● TEXTO BASE:

* * *

Es exigible que la ciencia y las profesiones sanitarias reclamen su sitio en medio de una pandemia y en un país que no sobresale por su apoyo a la investigación. Aunque emplea mensajes que todos podemos abrazar con facilidad, sin embargo, el decálogo, que recuerda más a antiguas proclamas como “à bas les avocats” de la Revolución Francesa, apenas contiene medidas novedosas de la gestión de la pandemia y restringe la crisis a lo puramente biomédico. Normal que los estudiosos sociales hayan salido con otro manifiesto reivindicando su espacio.
Más oportuna encuentro la carta firmada por diversos científicos españoles --entre ellos Margarita del Val, Rafael Bengoa o Alberto García-Basteiro-- publicada en agosto por la revista médica The Lancet, en la que los investigadores, epidemiólogos y expertos en salud pública reclaman una auditoría independiente de la respuesta de España a la covid-19, una sugerencia para una evaluación no culpabilizante de lo que se ha hecho y qué se puede aprender para nuevas oleadas, a partir de ejemplos como el modelo del queso suizo, como sugiere uno de los firmantes. Hay quien lee en esa misiva una sospechosa corriente antipolítica, obviando que el currículum político de algunos de los autores, por ejemplo el experto en salud pública Bengoa, que llevó la cartera de Sanidad del Gobierno Vasco bajo el lapso socialista de Patxi López.
“Las batallas políticas cuestan vidas” es un mensaje que estamos escuchando de forma reiterada en los últimos meses. Nada que discutir. Pero también lo hace el apoliticismo científico o la falsa idea de que la competencia científica está reñida con la implicación política. Así lo defendía recientemente en una tribuna de la revista Nature Mary T. Bassett, directora del Centro François-Xavier Bagnoud para la Salud y los Derechos Humanos de Harvard y ex comisionada de salud de la ciudad de Nueva York, con el sugerente titular: “¿Cansado de que se ignore la ciencia? Conviértete en político”. La autora celebra el despertar en la vida política de los profesionales sanitarios que rompen su neutralidad para criticar las medidas anticiencia de la administración Trump.

* * *

● ACTIVIDADES:
1 - Enumera los científicos españoles que el texto nombra como firmantes de la carta publicada en The Lancet.
2 - Según el texto, ¿qué reclaman los firmantes de la carta publicada en The Lancet?
El listado no guarda relación alguna con el texto.

Extractos del conjunto de datos:
* * *

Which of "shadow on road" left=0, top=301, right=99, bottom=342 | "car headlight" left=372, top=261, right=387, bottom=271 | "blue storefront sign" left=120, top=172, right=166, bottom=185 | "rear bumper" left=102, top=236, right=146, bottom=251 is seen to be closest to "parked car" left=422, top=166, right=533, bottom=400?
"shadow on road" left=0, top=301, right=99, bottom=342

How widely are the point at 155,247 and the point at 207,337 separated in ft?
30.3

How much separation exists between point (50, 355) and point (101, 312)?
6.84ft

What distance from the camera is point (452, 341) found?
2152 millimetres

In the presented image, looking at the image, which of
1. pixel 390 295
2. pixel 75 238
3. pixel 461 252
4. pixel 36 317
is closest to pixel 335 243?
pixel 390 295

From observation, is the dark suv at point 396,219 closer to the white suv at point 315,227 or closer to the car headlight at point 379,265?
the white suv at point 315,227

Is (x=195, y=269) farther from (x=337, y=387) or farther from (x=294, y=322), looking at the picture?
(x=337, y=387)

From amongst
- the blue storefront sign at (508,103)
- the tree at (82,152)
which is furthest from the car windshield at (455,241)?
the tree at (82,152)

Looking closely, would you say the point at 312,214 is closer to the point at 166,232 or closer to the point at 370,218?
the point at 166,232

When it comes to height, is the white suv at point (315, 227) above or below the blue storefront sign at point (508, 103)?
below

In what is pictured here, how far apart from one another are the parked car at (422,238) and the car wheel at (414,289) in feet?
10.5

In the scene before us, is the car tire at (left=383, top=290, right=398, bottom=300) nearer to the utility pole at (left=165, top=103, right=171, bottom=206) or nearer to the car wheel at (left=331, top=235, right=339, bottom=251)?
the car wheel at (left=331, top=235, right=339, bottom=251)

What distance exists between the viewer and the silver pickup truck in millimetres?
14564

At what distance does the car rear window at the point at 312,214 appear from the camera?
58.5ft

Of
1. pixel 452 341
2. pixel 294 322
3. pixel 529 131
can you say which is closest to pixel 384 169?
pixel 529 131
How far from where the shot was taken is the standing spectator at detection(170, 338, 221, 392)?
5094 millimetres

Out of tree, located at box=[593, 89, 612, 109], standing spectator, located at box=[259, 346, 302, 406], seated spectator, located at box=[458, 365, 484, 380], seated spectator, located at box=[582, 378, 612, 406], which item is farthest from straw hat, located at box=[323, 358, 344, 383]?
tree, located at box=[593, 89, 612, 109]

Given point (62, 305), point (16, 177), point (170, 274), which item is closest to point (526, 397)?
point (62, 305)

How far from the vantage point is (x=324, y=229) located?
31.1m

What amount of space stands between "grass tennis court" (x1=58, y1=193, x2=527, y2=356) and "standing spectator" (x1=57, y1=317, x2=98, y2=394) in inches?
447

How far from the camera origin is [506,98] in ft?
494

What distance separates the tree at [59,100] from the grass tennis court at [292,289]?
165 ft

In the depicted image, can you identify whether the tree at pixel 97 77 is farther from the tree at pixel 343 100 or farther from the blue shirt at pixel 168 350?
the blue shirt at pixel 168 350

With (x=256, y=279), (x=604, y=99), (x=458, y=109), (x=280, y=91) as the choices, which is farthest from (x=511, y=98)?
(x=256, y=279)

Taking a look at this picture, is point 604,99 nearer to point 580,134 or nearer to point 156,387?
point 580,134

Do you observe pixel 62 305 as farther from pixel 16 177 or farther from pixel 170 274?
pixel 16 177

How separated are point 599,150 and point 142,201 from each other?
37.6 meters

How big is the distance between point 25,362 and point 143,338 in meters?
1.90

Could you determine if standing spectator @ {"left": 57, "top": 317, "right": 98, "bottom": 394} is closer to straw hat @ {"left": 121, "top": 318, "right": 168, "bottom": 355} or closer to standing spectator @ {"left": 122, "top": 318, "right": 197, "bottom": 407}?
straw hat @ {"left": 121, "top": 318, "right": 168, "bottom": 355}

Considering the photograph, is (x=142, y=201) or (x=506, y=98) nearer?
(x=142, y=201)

* * *

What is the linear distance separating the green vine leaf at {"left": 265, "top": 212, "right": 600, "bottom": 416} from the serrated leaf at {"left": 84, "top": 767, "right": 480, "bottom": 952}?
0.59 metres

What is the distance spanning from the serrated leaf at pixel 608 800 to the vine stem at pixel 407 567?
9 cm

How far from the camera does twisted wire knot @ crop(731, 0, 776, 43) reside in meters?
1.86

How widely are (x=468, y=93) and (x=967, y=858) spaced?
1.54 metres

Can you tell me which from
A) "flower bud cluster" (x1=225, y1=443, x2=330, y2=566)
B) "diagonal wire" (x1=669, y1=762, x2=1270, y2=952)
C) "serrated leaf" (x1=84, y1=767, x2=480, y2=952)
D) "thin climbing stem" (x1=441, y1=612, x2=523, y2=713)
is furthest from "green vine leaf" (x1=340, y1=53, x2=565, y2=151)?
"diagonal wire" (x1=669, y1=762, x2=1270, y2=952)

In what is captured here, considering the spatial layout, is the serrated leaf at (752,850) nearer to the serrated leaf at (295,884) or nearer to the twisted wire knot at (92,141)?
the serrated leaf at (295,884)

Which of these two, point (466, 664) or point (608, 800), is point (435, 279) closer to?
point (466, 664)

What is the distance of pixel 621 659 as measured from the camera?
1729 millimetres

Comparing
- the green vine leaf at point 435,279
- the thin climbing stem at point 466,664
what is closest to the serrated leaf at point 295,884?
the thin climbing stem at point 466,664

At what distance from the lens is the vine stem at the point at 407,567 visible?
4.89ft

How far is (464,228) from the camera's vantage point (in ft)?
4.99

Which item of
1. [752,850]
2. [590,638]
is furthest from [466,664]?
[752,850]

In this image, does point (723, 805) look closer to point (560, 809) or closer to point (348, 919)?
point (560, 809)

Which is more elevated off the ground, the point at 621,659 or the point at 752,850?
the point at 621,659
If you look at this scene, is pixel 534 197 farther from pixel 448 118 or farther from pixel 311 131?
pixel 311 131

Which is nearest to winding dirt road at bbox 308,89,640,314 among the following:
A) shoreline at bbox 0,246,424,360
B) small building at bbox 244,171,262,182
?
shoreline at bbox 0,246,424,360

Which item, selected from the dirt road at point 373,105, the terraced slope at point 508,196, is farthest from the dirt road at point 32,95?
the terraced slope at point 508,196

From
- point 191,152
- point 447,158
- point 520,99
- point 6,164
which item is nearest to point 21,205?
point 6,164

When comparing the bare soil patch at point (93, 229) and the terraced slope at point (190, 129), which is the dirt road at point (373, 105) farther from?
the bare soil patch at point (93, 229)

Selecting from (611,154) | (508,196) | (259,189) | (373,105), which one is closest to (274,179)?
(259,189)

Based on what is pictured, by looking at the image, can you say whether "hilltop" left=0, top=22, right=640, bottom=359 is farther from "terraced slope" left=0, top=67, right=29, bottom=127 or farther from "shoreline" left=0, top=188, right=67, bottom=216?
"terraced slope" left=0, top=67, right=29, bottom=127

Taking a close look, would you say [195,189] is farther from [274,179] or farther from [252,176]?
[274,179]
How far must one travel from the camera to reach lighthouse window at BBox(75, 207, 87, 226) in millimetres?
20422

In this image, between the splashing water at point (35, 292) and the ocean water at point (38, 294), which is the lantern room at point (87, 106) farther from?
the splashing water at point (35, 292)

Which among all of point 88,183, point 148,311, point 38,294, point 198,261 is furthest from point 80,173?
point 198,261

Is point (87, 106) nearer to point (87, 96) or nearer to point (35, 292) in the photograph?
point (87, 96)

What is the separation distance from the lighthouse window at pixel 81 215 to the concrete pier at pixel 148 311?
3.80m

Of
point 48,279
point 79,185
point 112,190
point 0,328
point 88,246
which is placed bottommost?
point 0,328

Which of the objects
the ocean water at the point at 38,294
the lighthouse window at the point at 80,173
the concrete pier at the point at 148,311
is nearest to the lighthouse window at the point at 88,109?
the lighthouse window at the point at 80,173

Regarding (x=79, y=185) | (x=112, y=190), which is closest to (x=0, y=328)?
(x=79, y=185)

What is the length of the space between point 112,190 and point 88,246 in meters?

* * *

● RESULTADOS EN ORDEN:
1 - Margarita del Val, Rafael Bengoa y Alberto García-Basteiro.

2 - Una auditoría independiente de la respuesta de España a la covid-19.